Task details
Copy verbatim the stretch of the passage about the Cambridge interview from "I remember what" through "forgotten her scarf.".

Passage provided
○ ○ ○ ○ ○
December 2001. Two things occupy most of my thoughts:
2) My upcoming Cambridge interview.
The first of those has been bothering me for a couple of years by this point, ever since I learned how to make myself come. My desk has a mini shelf just next to my bed, and for some reason, because it’s low down I pretend my mum can’t see it, or rather, I pretend she can’t see the teetering pile of books on it. The pile that started off as mainly Mills & Boon ‘Blaze’ but now contains a couple of Nancy Friday titles, too – Men in Love and Women on Top, to be precise, because these are the raciest things sold in WH Smith and even though Amazon exists now and they’ll accept my Visa Electron, my mum will ask what I ordered, and I’m not good at lying.
My sexual fantasies are more fluid at this point than they’ve ever been since, with no sexual experience at all to go on – even my first kiss isn’t until January 2002 – and as I read about other people’s kinks I mentally flit from sex with other women, to BDSM, to rape fantasy, to anal. Everything seems possible.
My path through life hasn’t been dictated by my parents. Ever since they took me to look at a private school and I kicked off at the mention of Wednesday afternoons being dedicated to sport, they’ve pretty much left me to my own devices when it comes to studying. I have one frustrating conversation with my mum, when I’m choosing my AS subjects, which goes something like this:
Me: ‘I want to do AS French.’
Her: ‘Are you sure? Why don’t you choose something you’re definitely good at, like Chemistry?’
Me: ‘I’m doing French.’
This conversation could have been motivated by numerous factors. My mum, also a French graduate, never used it once she left university, and therefore doubts its usefulness – I want to point out that she picked children over a career, but I don’t. It could be that I’ve been consistently good at most academic subjects, whereas languages, which require confidence to speak in front of the class, have never been my thing. It could be that she knows I have a hopeless crush on the A-Level French teacher. She’s right about that one – it *is* what’s motivating me. But it pays off. Towards the end of Year 12, I get called to see the Head of Sixth Form.
‘What degree are you thinking of applying for?’ he asks. He’s barely 30, and he looks about 15. I don’t believe for a minute that he knows where my strengths lie.
‘Great,’ comes the response. ‘And have you thought about Oxbridge?’
I haven’t. Oxbridge is for people who’ve dreamt of it all their life. I have Durham in mind. But he talks me round, and I pick Cambridge. My memory is that this is because it’s only 20 miles away and it’s not worth going all the way to Oxford for interview when I’m clearly not going to get in, but this seems ridiculous, looking back.
I remember what I wore, even now. Black trousers, purple fitted jumper with a cute keyhole neckline. We’re specifically asked not to wear suits. I wait outside the interview room and when the candidate before me comes out, she immediately has to knock and go back in, because she’s forgotten her scarf.
Shit, I think, you’ve fucked it. I think they’re looking for perfection, not absent-minded scarf forgetters.
The interview is a disaster. It’s one of the oldest and most prestigious colleges in the university, chosen because my Latin teacher once had a drink with someone who supervises there once in a blue moon. I didn’t go to the open day. I have no idea if it’s right for me.
○ ○ ○ ○ ○
Material shown
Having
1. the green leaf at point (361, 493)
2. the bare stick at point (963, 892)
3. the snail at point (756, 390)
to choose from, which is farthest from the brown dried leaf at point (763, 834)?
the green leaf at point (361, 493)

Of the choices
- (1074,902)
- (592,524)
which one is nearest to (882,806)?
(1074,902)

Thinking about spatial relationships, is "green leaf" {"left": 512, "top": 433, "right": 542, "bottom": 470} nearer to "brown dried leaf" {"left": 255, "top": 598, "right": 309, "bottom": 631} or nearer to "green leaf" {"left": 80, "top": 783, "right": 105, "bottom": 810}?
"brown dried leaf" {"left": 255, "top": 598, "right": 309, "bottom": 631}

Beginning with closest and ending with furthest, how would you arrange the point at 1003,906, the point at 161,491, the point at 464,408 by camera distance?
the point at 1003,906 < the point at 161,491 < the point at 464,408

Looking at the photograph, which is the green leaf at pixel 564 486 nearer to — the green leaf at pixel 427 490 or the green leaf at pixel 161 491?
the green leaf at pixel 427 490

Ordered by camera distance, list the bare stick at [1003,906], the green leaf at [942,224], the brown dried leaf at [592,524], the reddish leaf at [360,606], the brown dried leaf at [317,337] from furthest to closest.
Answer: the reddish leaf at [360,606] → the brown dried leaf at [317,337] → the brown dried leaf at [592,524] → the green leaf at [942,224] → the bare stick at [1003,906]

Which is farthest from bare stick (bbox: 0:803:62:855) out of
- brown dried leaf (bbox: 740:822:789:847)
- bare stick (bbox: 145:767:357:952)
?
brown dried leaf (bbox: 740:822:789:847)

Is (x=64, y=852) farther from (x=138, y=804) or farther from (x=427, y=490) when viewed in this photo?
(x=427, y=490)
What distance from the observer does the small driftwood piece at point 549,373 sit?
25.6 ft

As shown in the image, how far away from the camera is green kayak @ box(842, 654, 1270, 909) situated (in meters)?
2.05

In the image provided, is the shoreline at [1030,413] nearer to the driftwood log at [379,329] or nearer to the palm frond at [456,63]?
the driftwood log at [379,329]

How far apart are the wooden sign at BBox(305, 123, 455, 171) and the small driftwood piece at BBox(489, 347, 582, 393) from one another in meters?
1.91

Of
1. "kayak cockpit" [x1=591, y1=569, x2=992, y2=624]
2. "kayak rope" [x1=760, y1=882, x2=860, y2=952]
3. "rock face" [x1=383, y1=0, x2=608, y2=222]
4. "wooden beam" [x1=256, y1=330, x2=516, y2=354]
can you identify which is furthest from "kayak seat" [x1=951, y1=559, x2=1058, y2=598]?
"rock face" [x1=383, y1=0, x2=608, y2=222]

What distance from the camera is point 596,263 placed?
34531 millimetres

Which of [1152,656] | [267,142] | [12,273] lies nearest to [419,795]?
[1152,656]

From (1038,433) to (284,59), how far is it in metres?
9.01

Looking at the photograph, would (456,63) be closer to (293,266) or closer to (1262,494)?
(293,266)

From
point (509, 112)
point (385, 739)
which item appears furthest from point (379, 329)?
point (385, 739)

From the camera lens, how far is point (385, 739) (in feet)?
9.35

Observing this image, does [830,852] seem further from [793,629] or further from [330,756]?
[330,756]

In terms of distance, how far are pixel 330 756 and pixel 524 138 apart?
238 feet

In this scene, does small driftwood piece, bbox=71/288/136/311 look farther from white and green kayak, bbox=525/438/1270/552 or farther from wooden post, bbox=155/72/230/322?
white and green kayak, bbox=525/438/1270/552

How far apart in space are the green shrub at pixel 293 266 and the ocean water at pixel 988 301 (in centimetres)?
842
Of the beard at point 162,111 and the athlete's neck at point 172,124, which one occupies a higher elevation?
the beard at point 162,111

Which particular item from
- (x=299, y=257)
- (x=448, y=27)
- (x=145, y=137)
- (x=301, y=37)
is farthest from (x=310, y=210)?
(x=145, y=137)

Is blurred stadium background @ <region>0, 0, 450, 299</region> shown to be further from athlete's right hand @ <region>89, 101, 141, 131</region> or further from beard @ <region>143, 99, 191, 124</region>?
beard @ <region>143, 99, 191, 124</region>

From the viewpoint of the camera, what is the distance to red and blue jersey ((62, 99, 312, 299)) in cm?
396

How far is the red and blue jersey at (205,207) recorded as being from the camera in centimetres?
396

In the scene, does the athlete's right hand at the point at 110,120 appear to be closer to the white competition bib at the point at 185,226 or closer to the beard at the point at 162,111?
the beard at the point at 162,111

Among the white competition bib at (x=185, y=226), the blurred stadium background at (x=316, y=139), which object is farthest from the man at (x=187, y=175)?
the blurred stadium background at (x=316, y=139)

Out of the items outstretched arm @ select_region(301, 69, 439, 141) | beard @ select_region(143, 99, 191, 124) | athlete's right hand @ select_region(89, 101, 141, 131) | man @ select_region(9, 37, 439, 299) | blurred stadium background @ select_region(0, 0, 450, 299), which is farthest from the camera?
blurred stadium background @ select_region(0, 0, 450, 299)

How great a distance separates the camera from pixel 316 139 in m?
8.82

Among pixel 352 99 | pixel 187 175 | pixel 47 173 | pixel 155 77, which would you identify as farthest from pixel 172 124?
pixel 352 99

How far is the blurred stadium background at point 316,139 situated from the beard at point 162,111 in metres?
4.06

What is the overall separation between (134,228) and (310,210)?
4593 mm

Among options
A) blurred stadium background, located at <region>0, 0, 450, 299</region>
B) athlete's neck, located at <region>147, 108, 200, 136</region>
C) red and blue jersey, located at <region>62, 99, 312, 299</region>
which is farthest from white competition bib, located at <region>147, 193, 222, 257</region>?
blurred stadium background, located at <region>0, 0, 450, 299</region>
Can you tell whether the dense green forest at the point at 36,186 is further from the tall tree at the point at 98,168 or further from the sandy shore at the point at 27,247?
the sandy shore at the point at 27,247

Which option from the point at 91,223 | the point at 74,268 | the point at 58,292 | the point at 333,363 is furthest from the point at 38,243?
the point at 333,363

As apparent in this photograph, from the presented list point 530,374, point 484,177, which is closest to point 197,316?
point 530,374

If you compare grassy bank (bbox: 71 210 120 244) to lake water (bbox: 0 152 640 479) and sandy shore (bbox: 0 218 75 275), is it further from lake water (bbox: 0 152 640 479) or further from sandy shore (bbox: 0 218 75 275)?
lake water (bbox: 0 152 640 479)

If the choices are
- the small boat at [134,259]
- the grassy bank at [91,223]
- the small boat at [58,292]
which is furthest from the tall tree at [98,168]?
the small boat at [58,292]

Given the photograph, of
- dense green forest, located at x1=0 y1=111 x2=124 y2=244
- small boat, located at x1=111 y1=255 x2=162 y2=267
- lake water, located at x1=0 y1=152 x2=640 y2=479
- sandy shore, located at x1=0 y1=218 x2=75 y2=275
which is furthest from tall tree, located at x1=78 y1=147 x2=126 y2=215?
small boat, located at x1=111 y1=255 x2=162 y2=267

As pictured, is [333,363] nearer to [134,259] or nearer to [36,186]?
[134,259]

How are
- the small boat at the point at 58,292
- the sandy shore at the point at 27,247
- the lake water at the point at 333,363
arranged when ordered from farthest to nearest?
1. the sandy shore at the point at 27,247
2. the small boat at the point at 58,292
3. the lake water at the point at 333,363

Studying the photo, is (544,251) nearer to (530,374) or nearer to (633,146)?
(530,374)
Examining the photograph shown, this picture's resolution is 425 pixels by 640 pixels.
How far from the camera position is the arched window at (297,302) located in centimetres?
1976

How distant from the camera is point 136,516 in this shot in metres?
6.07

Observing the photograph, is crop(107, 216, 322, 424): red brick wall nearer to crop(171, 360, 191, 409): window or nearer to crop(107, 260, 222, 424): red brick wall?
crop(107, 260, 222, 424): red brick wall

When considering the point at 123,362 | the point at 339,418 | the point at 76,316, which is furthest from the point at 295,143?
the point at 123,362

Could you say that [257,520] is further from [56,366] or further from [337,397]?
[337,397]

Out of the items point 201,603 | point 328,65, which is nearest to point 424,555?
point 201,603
○ ○ ○ ○ ○
The answer
I remember what I wore, even now. Black trousers, purple fitted jumper with a cute keyhole neckline. We’re specifically asked not to wear suits. I wait outside the interview room and when the candidate before me comes out, she immediately has to knock and go back in, because she’s forgotten her scarf.